Exercise:
Write the listing out once more, with every line exactly as it stands.

########################################

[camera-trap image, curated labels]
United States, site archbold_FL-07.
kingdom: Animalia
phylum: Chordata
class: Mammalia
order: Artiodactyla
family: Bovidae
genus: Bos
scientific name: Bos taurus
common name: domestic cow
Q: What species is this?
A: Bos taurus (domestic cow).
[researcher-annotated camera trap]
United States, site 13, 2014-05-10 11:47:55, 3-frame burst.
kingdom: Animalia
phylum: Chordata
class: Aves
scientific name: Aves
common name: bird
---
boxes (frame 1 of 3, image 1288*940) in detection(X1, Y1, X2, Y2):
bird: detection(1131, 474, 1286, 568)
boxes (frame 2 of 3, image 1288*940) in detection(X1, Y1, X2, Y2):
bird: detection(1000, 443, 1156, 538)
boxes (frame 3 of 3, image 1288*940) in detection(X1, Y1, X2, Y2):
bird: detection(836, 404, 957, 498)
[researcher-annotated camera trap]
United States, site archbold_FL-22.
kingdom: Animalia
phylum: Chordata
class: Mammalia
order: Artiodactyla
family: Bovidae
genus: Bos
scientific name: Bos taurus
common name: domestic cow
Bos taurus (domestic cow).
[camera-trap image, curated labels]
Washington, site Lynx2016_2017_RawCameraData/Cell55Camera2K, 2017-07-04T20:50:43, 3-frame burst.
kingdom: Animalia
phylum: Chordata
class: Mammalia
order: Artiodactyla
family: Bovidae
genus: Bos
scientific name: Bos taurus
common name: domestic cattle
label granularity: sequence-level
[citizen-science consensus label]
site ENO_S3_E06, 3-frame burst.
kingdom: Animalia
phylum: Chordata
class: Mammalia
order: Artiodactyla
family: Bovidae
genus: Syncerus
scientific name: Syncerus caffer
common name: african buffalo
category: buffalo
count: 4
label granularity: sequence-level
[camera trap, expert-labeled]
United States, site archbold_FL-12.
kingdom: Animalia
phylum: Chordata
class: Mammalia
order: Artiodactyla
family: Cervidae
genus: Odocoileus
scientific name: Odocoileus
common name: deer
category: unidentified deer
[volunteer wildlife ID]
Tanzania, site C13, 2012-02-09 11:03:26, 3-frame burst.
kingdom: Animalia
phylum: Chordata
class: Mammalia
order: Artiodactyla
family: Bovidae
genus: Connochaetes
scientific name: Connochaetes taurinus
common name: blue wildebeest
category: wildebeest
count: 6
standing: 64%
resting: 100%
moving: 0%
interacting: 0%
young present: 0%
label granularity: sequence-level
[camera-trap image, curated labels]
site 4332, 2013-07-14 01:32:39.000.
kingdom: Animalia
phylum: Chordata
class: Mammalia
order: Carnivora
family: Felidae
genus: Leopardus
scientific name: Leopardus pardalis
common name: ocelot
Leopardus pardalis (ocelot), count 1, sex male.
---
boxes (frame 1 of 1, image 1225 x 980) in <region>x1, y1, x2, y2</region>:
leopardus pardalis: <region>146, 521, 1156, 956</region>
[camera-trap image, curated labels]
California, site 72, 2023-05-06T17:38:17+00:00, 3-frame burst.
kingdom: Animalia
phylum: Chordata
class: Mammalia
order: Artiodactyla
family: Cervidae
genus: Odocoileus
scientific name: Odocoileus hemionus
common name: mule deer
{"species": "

########################################

Response:
[camera-trap image, curated labels]
United States, site archbold_FL-07.
kingdom: Animalia
phylum: Chordata
class: Mammalia
order: Artiodactyla
family: Bovidae
genus: Bos
scientific name: Bos taurus
common name: domestic cow
Q: What species is this?
A: Bos taurus (domestic cow).
[researcher-annotated camera trap]
United States, site 13, 2014-05-10 11:47:55, 3-frame burst.
kingdom: Animalia
phylum: Chordata
class: Aves
scientific name: Aves
common name: bird
---
boxes (frame 1 of 3, image 1288*940) in detection(X1, Y1, X2, Y2):
bird: detection(1131, 474, 1286, 568)
boxes (frame 2 of 3, image 1288*940) in detection(X1, Y1, X2, Y2):
bird: detection(1000, 443, 1156, 538)
boxes (frame 3 of 3, image 1288*940) in detection(X1, Y1, X2, Y2):
bird: detection(836, 404, 957, 498)
[researcher-annotated camera trap]
United States, site archbold_FL-22.
kingdom: Animalia
phylum: Chordata
class: Mammalia
order: Artiodactyla
family: Bovidae
genus: Bos
scientific name: Bos taurus
common name: domestic cow
Bos taurus (domestic cow).
[camera-trap image, curated labels]
Washington, site Lynx2016_2017_RawCameraData/Cell55Camera2K, 2017-07-04T20:50:43, 3-frame burst.
kingdom: Animalia
phylum: Chordata
class: Mammalia
order: Artiodactyla
family: Bovidae
genus: Bos
scientific name: Bos taurus
common name: domestic cattle
label granularity: sequence-level
[citizen-science consensus label]
site ENO_S3_E06, 3-frame burst.
kingdom: Animalia
phylum: Chordata
class: Mammalia
order: Artiodactyla
family: Bovidae
genus: Syncerus
scientific name: Syncerus caffer
common name: african buffalo
category: buffalo
count: 4
label granularity: sequence-level
[camera trap, expert-labeled]
United States, site archbold_FL-12.
kingdom: Animalia
phylum: Chordata
class: Mammalia
order: Artiodactyla
family: Cervidae
genus: Odocoileus
scientific name: Odocoileus
common name: deer
category: unidentified deer
[volunteer wildlife ID]
Tanzania, site C13, 2012-02-09 11:03:26, 3-frame burst.
kingdom: Animalia
phylum: Chordata
class: Mammalia
order: Artiodactyla
family: Bovidae
genus: Connochaetes
scientific name: Connochaetes taurinus
common name: blue wildebeest
category: wildebeest
count: 6
standing: 64%
resting: 100%
moving: 0%
interacting: 0%
young present: 0%
label granularity: sequence-level
[camera-trap image, curated labels]
site 4332, 2013-07-14 01:32:39.000.
kingdom: Animalia
phylum: Chordata
class: Mammalia
order: Carnivora
family: Felidae
genus: Leopardus
scientific name: Leopardus pardalis
common name: ocelot
Leopardus pardalis (ocelot), count 1, sex male.
---
boxes (frame 1 of 1, image 1225 x 980) in <region>x1, y1, x2, y2</region>:
leopardus pardalis: <region>146, 521, 1156, 956</region>
[camera-trap image, curated labels]
California, site 72, 2023-05-06T17:38:17+00:00, 3-frame burst.
kingdom: Animalia
phylum: Chordata
class: Mammalia
order: Artiodactyla
family: Cervidae
genus: Odocoileus
scientific name: Odocoileus hemionus
common name: mule deer
{"species": "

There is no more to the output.